Processo n.º 977/2009-A-S
(Recurso cível)
Relator: João Gil de Oliveira
Data : 24/Janeiro/2013
ASSUNTOS:
- Artigo 284º do CC
- Inoponibilidade de declaração de nulidade a terceiro adquirente de boa-fé versus caducidade
SUMÁRIO :
1. Não existe nem decorre do artigo 284º do CC, nem sequer por via do art. 291º do CC qualquer prazo de caducidade.
2. O artigo 284º do CC não faz extinguir qualquer direito à acção anulatória pela não propositura dentro de determinado prazo, antes a pressupõe, na medida em que fala exactamente na declaração de nulidade ou anulação do negócio; ora tal declaração pressupõe uma acção.
O Relator,
João A. G. Gil de Oliveira
Processo n.º 977/2009 - A
(Recurso Civil e Laboral – Suprimento de omissão de pronuncia)
Data: 24/Janeiro/2013
RECORRENTES: Recursos Interlocutório e Final
A
B
RECORRIDOS:
C e mulher D
Herdeiros incertos da E
Herdeiros incertos dos F e G
Interessados Incertos
Ministério Público
ACORDAM OS JUÍZES NO TRIBUNAL DE SEGUNDA INSTÂNCIA DA R.A.E.M.:
I - RELATÓRIO
O Venerando TUI decidiu, no âmbito dos presentes autos e no que concerne a invocada omissão de pronúncia diz mui doutamente o seguinte:
“2. Nulidade do Acórdão por omissão de pronúncia.
Os 1.os réus, ora recorrentes, entendem que o Acórdão recorrido omitiu pronúncia relativamente à não oponibilidade da declaração de nulidade das habilitações de herdeiros e à caducidade do direito de pedir a declaração de nulidade.
Os ora recorrentes na sua contestação não arguiram qualquer excepção atinente à não oponibilidade da declaração de nulidade das habilitações de herdeiros e à caducidade do direito de pedir a declaração de nulidade.
Na verdade, suscitaram duas excepções expressamente, a incompetência do Tribunal e a ilegitimidade dos réus, por ser caso de litisconsórcio necessário dos habilitados nas habilitações notariais de herdeiros, cuja declaração de nulidade era pedida na petição inicial, e os anteriores proprietários do imóvel. E apenas a propósito do mérito da causa referiram os réus na sua contestação que, tendo adquirido o imóvel a título oneroso e de boa fé, a nulidade das habilitações notariais nunca os poderia prejudicar, atento o disposto no artigo 291.º do Código Civil de 1966, que corresponde ao artigo 284.º do Código Civil vigente.
Os réus não suscitaram nunca a caducidade do direito de pedir a nulidade das habilitações notariais de herdeiros. Não obstante estarmos no campo dos direitos disponíveis, a sentença de 1.ª instância conheceu oficiosamente da caducidade e declarou-a, com a consequente absolvição dos pedidos atinentes.
Só os autores, únicos prejudicados com as decisões de 1.ª instância recorreram, tendo impugnado o julgamento da matéria de facto, a decisão de improcedência do pedido principal e a decisão sobre a caducidade da acção de nulidade, para além de impugnado o despacho que desatendeu reclamação contra a base instrutória.

> Registos
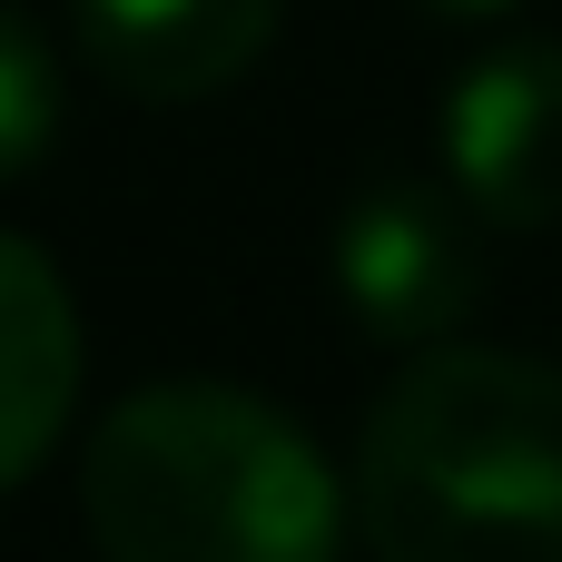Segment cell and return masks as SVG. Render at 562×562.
<instances>
[{
    "label": "cell",
    "instance_id": "obj_5",
    "mask_svg": "<svg viewBox=\"0 0 562 562\" xmlns=\"http://www.w3.org/2000/svg\"><path fill=\"white\" fill-rule=\"evenodd\" d=\"M286 0H69V40L79 59L148 109H188L217 99L227 79H247L277 40Z\"/></svg>",
    "mask_w": 562,
    "mask_h": 562
},
{
    "label": "cell",
    "instance_id": "obj_3",
    "mask_svg": "<svg viewBox=\"0 0 562 562\" xmlns=\"http://www.w3.org/2000/svg\"><path fill=\"white\" fill-rule=\"evenodd\" d=\"M326 277H336V306L356 316V336H375L395 356L445 346L484 306L474 207L435 178H366L326 237Z\"/></svg>",
    "mask_w": 562,
    "mask_h": 562
},
{
    "label": "cell",
    "instance_id": "obj_8",
    "mask_svg": "<svg viewBox=\"0 0 562 562\" xmlns=\"http://www.w3.org/2000/svg\"><path fill=\"white\" fill-rule=\"evenodd\" d=\"M435 20H504V10H524V0H425Z\"/></svg>",
    "mask_w": 562,
    "mask_h": 562
},
{
    "label": "cell",
    "instance_id": "obj_6",
    "mask_svg": "<svg viewBox=\"0 0 562 562\" xmlns=\"http://www.w3.org/2000/svg\"><path fill=\"white\" fill-rule=\"evenodd\" d=\"M79 415V296L69 277L0 227V494H20Z\"/></svg>",
    "mask_w": 562,
    "mask_h": 562
},
{
    "label": "cell",
    "instance_id": "obj_4",
    "mask_svg": "<svg viewBox=\"0 0 562 562\" xmlns=\"http://www.w3.org/2000/svg\"><path fill=\"white\" fill-rule=\"evenodd\" d=\"M445 188L484 227H562V40H504L445 89Z\"/></svg>",
    "mask_w": 562,
    "mask_h": 562
},
{
    "label": "cell",
    "instance_id": "obj_7",
    "mask_svg": "<svg viewBox=\"0 0 562 562\" xmlns=\"http://www.w3.org/2000/svg\"><path fill=\"white\" fill-rule=\"evenodd\" d=\"M59 138V49L30 10L0 0V188H20Z\"/></svg>",
    "mask_w": 562,
    "mask_h": 562
},
{
    "label": "cell",
    "instance_id": "obj_2",
    "mask_svg": "<svg viewBox=\"0 0 562 562\" xmlns=\"http://www.w3.org/2000/svg\"><path fill=\"white\" fill-rule=\"evenodd\" d=\"M99 562H336L346 484L316 435L217 375L138 385L79 454Z\"/></svg>",
    "mask_w": 562,
    "mask_h": 562
},
{
    "label": "cell",
    "instance_id": "obj_1",
    "mask_svg": "<svg viewBox=\"0 0 562 562\" xmlns=\"http://www.w3.org/2000/svg\"><path fill=\"white\" fill-rule=\"evenodd\" d=\"M346 514L375 562H562V366L415 346L356 425Z\"/></svg>",
    "mask_w": 562,
    "mask_h": 562
}]
</instances>
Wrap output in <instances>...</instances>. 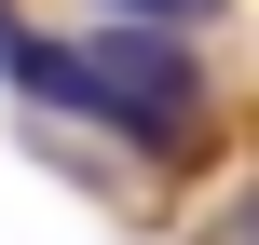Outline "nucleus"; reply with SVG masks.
Here are the masks:
<instances>
[{
	"instance_id": "nucleus-3",
	"label": "nucleus",
	"mask_w": 259,
	"mask_h": 245,
	"mask_svg": "<svg viewBox=\"0 0 259 245\" xmlns=\"http://www.w3.org/2000/svg\"><path fill=\"white\" fill-rule=\"evenodd\" d=\"M246 245H259V218H246Z\"/></svg>"
},
{
	"instance_id": "nucleus-2",
	"label": "nucleus",
	"mask_w": 259,
	"mask_h": 245,
	"mask_svg": "<svg viewBox=\"0 0 259 245\" xmlns=\"http://www.w3.org/2000/svg\"><path fill=\"white\" fill-rule=\"evenodd\" d=\"M123 14H178V27H205V14H219V0H123Z\"/></svg>"
},
{
	"instance_id": "nucleus-1",
	"label": "nucleus",
	"mask_w": 259,
	"mask_h": 245,
	"mask_svg": "<svg viewBox=\"0 0 259 245\" xmlns=\"http://www.w3.org/2000/svg\"><path fill=\"white\" fill-rule=\"evenodd\" d=\"M82 109H96V123H123L137 150H191V136H205V82H191V55H178V41H150V27L82 41Z\"/></svg>"
}]
</instances>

> Instruções
1 > Devolva, do acórdão, tudo o que vai desde "Na verdade, suscitaram" até "Código Civil vigente.".
2 > Segundo o acórdão, que duas excepções suscitaram expressamente os réus na contestação?
Os registos provêm de uma fonte diferente.

> Resultados por tarefa
1 >
Na verdade, suscitaram duas excepções expressamente, a incompetência do Tribunal e a ilegitimidade dos réus, por ser caso de litisconsórcio necessário dos habilitados nas habilitações notariais de herdeiros, cuja declaração de nulidade era pedida na petição inicial, e os anteriores proprietários do imóvel. E apenas a propósito do mérito da causa referiram os réus na sua contestação que, tendo adquirido o imóvel a título oneroso e de boa fé, a nulidade das habilitações notariais nunca os poderia prejudicar, atento o disposto no artigo 291.º do Código Civil de 1966, que corresponde ao artigo 284.º do Código Civil vigente.

2 > A incompetência do Tribunal e a ilegitimidade dos réus.